*Requirement*. For each record below, write an exact copy.
= = = = = = =
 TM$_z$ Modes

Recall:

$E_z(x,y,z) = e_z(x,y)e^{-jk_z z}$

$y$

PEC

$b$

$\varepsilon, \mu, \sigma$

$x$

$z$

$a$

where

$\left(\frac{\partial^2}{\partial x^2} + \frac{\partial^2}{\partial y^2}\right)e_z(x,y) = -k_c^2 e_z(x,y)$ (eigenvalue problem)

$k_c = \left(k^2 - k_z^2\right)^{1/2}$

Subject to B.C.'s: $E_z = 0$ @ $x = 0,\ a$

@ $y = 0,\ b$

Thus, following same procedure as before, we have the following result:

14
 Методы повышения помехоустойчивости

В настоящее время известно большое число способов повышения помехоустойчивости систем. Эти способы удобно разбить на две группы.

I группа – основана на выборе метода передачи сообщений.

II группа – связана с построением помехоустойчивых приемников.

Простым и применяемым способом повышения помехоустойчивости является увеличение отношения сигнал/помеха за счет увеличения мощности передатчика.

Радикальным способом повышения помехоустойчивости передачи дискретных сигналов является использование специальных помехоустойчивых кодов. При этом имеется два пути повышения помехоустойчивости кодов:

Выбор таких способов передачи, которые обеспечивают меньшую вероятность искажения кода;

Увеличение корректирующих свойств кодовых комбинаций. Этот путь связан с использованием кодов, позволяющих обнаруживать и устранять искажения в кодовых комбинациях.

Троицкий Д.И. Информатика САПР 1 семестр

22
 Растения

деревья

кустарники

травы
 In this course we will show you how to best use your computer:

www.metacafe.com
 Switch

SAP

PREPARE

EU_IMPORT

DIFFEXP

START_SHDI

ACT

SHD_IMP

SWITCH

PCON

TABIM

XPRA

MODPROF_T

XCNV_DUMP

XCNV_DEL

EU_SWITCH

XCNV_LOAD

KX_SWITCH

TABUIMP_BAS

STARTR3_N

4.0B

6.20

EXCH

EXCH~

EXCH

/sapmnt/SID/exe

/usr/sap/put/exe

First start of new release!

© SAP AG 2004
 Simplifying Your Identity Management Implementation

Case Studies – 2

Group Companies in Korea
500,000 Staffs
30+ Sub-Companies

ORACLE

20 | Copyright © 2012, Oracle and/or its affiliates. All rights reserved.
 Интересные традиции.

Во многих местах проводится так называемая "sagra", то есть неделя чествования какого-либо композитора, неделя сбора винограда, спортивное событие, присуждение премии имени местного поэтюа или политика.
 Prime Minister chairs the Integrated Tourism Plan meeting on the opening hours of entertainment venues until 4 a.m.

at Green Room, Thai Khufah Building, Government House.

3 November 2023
= = = = = = =
*Result*.
 TM$_z$ Modes

Recall:

$E_z(x,y,z) = e_z(x,y)e^{-jk_z z}$

$y$

PEC

$b$

$\varepsilon, \mu, \sigma$

$x$

$z$

$a$

where

$\left(\frac{\partial^2}{\partial x^2} + \frac{\partial^2}{\partial y^2}\right)e_z(x,y) = -k_c^2 e_z(x,y)$ (eigenvalue problem)

$k_c = \left(k^2 - k_z^2\right)^{1/2}$

Subject to B.C.'s: $E_z = 0$ @ $x = 0,\ a$

@ $y = 0,\ b$

Thus, following same procedure as before, we have the following result:

14
 Методы повышения помехоустойчивости

В настоящее время известно большое число способов повышения помехоустойчивости систем. Эти способы удобно разбить на две группы.

I группа – основана на выборе метода передачи сообщений.

II группа – связана с построением помехоустойчивых приемников.

Простым и применяемым способом повышения помехоустойчивости является увеличение отношения сигнал/помеха за счет увеличения мощности передатчика.

Радикальным способом повышения помехоустойчивости передачи дискретных сигналов является использование специальных помехоустойчивых кодов. При этом имеется два пути повышения помехоустойчивости кодов:

Выбор таких способов передачи, которые обеспечивают меньшую вероятность искажения кода;

Увеличение корректирующих свойств кодовых комбинаций. Этот путь связан с использованием кодов, позволяющих обнаруживать и устранять искажения в кодовых комбинациях.

Троицкий Д.И. Информатика САПР 1 семестр

22
 Растения

деревья

кустарники

травы
 In this course we will show you how to best use your computer:

www.metacafe.com
 Switch

SAP

PREPARE

EU_IMPORT

DIFFEXP

START_SHDI

ACT

SHD_IMP

SWITCH

PCON

TABIM

XPRA

MODPROF_T

XCNV_DUMP

XCNV_DEL

EU_SWITCH

XCNV_LOAD

KX_SWITCH

TABUIMP_BAS

STARTR3_N

4.0B

6.20

EXCH

EXCH~

EXCH

/sapmnt/SID/exe

/usr/sap/put/exe

First start of new release!

© SAP AG 2004
 Simplifying Your Identity Management Implementation

Case Studies – 2

Group Companies in Korea
500,000 Staffs
30+ Sub-Companies

ORACLE

20 | Copyright © 2012, Oracle and/or its affiliates. All rights reserved.
 Интересные традиции.

Во многих местах проводится так называемая "sagra", то есть неделя чествования какого-либо композитора, неделя сбора винограда, спортивное событие, присуждение премии имени местного поэтюа или политика.
 Prime Minister chairs the Integrated Tourism Plan meeting on the opening hours of entertainment venues until 4 a.m.

at Green Room, Thai Khufah Building, Government House.

3 November 2023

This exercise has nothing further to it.